#### Extracted data:
####################

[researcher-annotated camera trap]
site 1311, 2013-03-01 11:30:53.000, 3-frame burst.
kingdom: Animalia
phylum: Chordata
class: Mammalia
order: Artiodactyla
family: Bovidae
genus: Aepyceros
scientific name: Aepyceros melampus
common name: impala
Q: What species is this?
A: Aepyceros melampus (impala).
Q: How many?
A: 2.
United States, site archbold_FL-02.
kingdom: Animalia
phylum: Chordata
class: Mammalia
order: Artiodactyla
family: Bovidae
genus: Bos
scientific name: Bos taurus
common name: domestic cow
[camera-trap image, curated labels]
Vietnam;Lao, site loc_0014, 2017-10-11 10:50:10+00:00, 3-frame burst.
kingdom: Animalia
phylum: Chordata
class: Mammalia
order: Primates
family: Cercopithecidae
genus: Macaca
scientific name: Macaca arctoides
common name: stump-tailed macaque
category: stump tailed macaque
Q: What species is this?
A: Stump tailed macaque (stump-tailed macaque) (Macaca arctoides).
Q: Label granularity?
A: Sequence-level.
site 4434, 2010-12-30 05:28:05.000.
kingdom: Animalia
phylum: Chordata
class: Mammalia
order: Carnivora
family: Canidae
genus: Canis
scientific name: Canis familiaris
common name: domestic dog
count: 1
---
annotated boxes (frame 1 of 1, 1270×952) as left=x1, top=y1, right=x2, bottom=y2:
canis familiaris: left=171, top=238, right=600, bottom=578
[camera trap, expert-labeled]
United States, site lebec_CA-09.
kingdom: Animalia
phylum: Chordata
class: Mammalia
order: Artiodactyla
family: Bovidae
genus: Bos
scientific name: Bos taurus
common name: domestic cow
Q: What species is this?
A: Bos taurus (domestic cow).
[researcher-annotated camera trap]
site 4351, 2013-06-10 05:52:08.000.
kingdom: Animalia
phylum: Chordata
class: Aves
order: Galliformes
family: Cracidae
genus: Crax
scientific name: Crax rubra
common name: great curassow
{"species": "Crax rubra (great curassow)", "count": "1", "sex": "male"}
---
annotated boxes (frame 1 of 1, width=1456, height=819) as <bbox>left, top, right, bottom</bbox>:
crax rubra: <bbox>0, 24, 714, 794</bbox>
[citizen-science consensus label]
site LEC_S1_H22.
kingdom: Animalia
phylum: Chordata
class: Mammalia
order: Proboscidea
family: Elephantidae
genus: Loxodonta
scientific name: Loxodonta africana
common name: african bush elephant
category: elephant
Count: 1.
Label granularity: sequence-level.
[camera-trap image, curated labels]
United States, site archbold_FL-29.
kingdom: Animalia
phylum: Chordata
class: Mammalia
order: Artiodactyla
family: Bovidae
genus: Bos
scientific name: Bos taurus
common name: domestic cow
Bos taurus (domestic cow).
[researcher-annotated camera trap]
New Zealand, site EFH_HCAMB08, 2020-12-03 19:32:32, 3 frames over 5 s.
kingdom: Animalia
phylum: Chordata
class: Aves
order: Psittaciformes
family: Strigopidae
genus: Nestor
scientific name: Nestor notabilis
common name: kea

####################

#### Task directions:
The answer consists of the lines above that include the word "site", each copied exactly.

#### Solution for this task:
site 1311, 2013-03-01 11:30:53.000, 3-frame burst.
United States, site archbold_FL-02.
Vietnam;Lao, site loc_0014, 2017-10-11 10:50:10+00:00, 3-frame burst.
site 4434, 2010-12-30 05:28:05.000.
United States, site lebec_CA-09.
site 4351, 2013-06-10 05:52:08.000.
site LEC_S1_H22.
United States, site archbold_FL-29.
New Zealand, site EFH_HCAMB08, 2020-12-03 19:32:32, 3 frames over 5 s.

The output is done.